ANKARA: Four female lawmakers from Turkey’s Islamic-rooted government attended parliament Thursday wearing headscarves for the first time, breaking a long taboo in the staunchly secular country.
Turkey’s ruling Justice and Development Party (AKP) lifted on September 30 a decades-old ban on headscarves in the civil service as part of a package of reforms meant to improve democracy and freedoms.
However, the ban remains in place for judges, prosecutors, police and military personnel.
In 1999, Turkish American lawmaker Merve Kavakci arrived in parliament wearing a headscarf for her swearing-in ceremony — first time legally since founding of the modern republic 90 years ago.
But she was booed out of the house and then had her Turkish citizenship revoked.
The headscarf is a sensitive symbol in Turkey as it is viewed by secularists a sign of political Islam in stark contrast to the republic’s strongly secular traditions.
“There is nothing in parliamentary bylaws that stands as an obstacle to this,” Prime Minister Recep Tayyip Erdogan said on Wednesday.

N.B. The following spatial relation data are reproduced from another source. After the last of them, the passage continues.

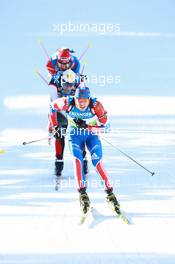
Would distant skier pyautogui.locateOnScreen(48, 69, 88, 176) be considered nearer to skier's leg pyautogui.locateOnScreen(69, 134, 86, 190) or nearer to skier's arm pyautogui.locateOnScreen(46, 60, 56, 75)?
skier's arm pyautogui.locateOnScreen(46, 60, 56, 75)

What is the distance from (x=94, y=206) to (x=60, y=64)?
8.16 feet

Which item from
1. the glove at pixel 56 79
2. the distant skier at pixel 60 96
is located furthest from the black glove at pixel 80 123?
the glove at pixel 56 79

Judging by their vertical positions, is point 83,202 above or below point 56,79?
below

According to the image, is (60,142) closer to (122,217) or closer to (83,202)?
(83,202)

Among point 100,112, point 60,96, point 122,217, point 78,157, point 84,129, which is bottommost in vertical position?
point 122,217

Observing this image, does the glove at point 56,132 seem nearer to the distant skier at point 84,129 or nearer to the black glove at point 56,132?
the black glove at point 56,132

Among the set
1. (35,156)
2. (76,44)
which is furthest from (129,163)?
(76,44)

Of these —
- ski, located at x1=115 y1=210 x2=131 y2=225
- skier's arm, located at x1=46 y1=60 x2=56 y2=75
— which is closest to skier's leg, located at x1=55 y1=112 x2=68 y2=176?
skier's arm, located at x1=46 y1=60 x2=56 y2=75

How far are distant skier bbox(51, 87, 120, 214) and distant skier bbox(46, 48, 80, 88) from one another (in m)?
1.56

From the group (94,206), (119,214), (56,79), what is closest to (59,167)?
(56,79)

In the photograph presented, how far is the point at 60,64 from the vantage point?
32.0 ft

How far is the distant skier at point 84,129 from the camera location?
25.7 ft

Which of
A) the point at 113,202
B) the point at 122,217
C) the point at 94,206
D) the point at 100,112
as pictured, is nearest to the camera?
the point at 122,217

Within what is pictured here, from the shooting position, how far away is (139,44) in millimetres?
35469
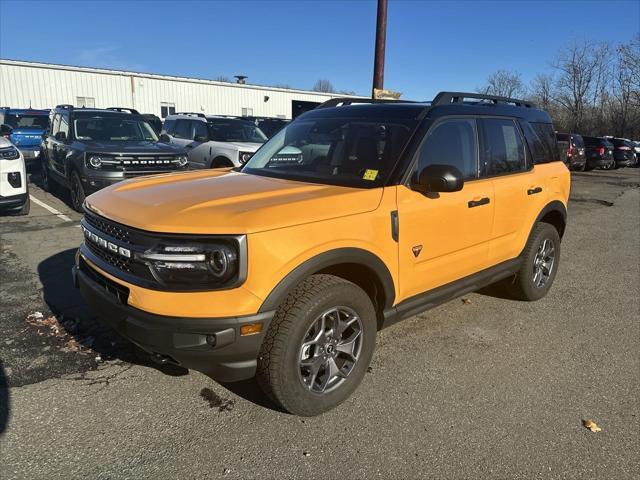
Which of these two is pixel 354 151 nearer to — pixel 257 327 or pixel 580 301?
pixel 257 327

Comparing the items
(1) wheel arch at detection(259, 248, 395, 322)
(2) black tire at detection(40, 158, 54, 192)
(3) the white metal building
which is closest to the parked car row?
(2) black tire at detection(40, 158, 54, 192)

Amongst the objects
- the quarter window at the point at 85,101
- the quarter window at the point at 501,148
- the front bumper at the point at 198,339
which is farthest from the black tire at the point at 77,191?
the quarter window at the point at 85,101

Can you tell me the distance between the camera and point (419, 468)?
2484mm

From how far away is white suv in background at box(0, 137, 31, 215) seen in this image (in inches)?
283

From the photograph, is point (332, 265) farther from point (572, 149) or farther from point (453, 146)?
point (572, 149)

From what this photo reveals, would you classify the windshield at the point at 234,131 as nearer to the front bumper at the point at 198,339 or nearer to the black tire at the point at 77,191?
the black tire at the point at 77,191

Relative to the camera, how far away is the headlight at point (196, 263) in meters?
2.40

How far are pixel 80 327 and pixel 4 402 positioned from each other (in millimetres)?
1058

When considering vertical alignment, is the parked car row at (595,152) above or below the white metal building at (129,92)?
below

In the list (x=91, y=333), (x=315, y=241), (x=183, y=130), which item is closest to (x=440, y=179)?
(x=315, y=241)

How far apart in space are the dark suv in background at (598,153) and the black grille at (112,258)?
86.9 feet

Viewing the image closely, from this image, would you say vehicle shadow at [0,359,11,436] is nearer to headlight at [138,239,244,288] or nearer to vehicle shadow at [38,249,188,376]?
vehicle shadow at [38,249,188,376]

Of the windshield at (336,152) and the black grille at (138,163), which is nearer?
the windshield at (336,152)

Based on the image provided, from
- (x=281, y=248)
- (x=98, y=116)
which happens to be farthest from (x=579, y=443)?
(x=98, y=116)
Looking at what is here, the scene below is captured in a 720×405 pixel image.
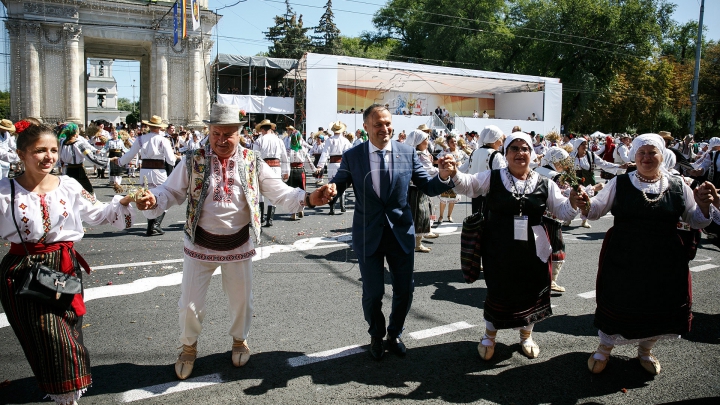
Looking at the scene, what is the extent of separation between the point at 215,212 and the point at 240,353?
117 centimetres

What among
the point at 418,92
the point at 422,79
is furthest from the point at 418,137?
the point at 418,92

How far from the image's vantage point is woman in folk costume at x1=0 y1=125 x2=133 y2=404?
3035 mm

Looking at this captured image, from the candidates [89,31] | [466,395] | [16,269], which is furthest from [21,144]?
[89,31]

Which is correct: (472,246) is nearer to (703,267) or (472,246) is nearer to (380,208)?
(380,208)

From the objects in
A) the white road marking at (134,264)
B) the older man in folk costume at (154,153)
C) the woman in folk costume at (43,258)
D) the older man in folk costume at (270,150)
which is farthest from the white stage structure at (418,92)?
the woman in folk costume at (43,258)

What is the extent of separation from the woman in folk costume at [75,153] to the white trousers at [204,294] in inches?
280

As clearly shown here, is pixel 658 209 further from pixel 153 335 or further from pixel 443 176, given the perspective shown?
pixel 153 335

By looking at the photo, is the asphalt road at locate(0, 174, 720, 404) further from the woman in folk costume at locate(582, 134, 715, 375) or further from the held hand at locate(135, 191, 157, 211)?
the held hand at locate(135, 191, 157, 211)

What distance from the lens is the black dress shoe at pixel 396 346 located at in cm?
426

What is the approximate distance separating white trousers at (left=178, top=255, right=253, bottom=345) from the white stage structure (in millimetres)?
21228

“Everyone should respect our sisters’ decision… They are the nation’s representatives in parliament,” he said.
The Turkish premier, whose wife wears a headscarf, said that opposing the wearing of headscarves in parliament was “disrespect to parliament and their faith.” The four women began wearing headscarves after they made the hajj or pilgrimage to Mecca this year.
“I will no longer take off my headscarf,” one of the women, Gonul Bekin Sahkulubey, was quoted as saying by the Milliyet newspaper.
“(Wearing a) headscarf and other religious issues are between the believer and his God… I expect everyone to respect my decision,” she added.
The AKP pledged to remove the ban on headscarves in all domains when it came to power in 2002 and has already relaxed the ban at universities.
The latest measures were hailed by Erdogan as a “step towards normalisation”.
But his opponents have branded the lifting of the ban a political manoeuvre as the country braces for an election cycle beginning with municipal polls in March next year.
The opposition Republican People’s Party (CHP) accused the AKP of undermining the country’s secular traditions and abusing religious feelings to gain electoral votes.
“In Turkey, undermining the state’s secular traditions is tantamount to undermining the society,” said CHP lawmaker Engin Altay.
“What will happen if a lawmaker wears a burka in parliament?” he asked.